[start SELECTION]

Cost Models in XLA GPU – Present and Future

[thomasjoerg]

Intro

With the introduction of priority-based fusion (see RFC), XLA GPU uses a cost model to reason about HLO fusion benefits. A cost model can make better decisions than heuristics that prevent some known bad patterns. A cost model also separates the compiler passes for HLO fusion from reasoning about desirable HLO fusions. This separation of concerns is a key step towards codegen optionality, i.e. making it much easier to target different 3rd party GPU libraries and compilers from XLA GPU.

In this post, we describe how XLA GPU’s cost model works, discuss some known shortcomings, and upcoming solutions. We discuss plans to generalize the cost model for Triton-based codegen in XLA GPU. Finally we share our thoughts on using XLA GPU’s cost model in combination with models provided by 3rd parties.
By sharing our plans and ideas, we hope to engage in discussions with the community. As you will notice, some ideas are still vague. Nevertheless, we feel that sharing our current thinking with the community will lead to better results.

XLA GPU’s HLO cost model

Status-quo

XLA GPU uses an analytical cost model to predict the device time of HLO ops including fusion ops. The code location is https://github.com/openxla/xla/tree/main/xla/service/gpu/model. The primary use of the HLO cost model is to steer priority based fusion (see [RFC] XLA:GPU Priority-based fusion pass: #6407). The priority order is determined by the modeled reductions in kernel runtime and this way, the most effective fusions are carried out first. XLA GPU’s analytical cost model returns runtime predictions in absl::Duration for given HLO fusion ops. The model predicts compute time and memory reads+writes independently and returns whatever is larger. Finally, the kernel launch overhead is added to the compute time estimate. This is relevant because priority fusion reduces the number of kernels (by one in each step) and thus reduces kernel launch overhead.

[end SELECTION]
[start STORED RECORDS]

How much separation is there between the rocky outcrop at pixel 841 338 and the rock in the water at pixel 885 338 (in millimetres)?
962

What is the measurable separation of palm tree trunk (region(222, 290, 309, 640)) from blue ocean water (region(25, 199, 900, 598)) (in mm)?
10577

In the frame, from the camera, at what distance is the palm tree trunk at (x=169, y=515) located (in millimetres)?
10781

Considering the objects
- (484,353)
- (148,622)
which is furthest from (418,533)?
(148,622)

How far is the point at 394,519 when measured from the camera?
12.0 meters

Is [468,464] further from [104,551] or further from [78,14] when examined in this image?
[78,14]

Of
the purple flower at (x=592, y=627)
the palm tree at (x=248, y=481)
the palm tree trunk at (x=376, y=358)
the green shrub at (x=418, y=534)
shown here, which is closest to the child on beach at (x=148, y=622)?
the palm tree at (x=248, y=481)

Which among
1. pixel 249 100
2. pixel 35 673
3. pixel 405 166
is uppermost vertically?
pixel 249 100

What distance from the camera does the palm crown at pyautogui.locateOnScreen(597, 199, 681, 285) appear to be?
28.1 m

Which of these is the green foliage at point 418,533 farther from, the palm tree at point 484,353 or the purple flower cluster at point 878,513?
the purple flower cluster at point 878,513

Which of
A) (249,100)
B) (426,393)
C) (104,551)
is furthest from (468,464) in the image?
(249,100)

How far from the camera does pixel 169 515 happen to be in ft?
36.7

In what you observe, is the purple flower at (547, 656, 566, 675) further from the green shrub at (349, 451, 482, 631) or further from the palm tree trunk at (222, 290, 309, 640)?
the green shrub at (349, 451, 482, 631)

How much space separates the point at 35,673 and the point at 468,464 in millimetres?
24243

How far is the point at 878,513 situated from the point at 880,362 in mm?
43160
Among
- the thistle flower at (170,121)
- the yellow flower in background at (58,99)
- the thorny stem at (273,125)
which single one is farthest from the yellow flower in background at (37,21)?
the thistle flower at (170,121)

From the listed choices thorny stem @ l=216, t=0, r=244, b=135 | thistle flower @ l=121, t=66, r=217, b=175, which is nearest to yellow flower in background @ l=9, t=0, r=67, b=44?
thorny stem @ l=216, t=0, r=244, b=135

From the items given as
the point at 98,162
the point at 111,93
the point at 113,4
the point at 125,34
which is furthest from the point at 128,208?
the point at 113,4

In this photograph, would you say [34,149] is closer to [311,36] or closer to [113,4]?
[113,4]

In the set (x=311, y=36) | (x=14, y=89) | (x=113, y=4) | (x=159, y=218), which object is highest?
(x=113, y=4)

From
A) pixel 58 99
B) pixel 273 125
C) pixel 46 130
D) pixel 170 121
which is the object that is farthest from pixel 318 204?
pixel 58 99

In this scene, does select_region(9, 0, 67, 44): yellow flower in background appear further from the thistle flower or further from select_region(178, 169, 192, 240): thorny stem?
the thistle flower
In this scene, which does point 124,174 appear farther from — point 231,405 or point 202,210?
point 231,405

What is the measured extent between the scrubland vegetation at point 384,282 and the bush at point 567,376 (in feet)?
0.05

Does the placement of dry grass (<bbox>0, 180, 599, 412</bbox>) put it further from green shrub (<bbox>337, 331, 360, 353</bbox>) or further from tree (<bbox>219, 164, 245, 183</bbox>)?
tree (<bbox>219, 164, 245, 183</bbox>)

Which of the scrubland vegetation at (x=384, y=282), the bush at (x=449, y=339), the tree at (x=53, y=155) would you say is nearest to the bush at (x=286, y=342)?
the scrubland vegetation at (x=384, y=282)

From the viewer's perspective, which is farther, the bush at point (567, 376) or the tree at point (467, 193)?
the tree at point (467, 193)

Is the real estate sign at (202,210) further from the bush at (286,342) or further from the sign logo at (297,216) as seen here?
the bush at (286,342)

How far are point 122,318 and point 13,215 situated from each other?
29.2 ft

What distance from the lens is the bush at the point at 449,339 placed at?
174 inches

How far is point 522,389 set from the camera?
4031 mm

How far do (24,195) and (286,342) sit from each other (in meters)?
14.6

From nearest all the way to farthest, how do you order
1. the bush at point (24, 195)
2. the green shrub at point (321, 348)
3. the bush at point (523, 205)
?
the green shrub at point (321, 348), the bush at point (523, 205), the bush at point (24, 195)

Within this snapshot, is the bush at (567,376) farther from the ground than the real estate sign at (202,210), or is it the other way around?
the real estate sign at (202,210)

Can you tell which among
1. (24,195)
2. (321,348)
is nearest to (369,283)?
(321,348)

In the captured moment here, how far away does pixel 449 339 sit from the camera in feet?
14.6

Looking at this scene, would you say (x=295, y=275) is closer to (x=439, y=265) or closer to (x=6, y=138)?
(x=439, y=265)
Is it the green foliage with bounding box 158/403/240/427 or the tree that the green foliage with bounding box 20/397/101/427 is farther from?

[end STORED RECORDS]

## [AIM]
Answer these questions on the post about cost models in XLA GPU:
1. According to the intro, what does a cost model separate the compiler passes for HLO fusion from?
2. In what type does the analytical cost model return its runtime predictions for HLO fusion ops?
3. What is added to the compute time estimate?

## [REPLY TO THE TASK]
1. From reasoning about desirable HLO fusions.
2. In absl::Duration.
3. The kernel launch overhead.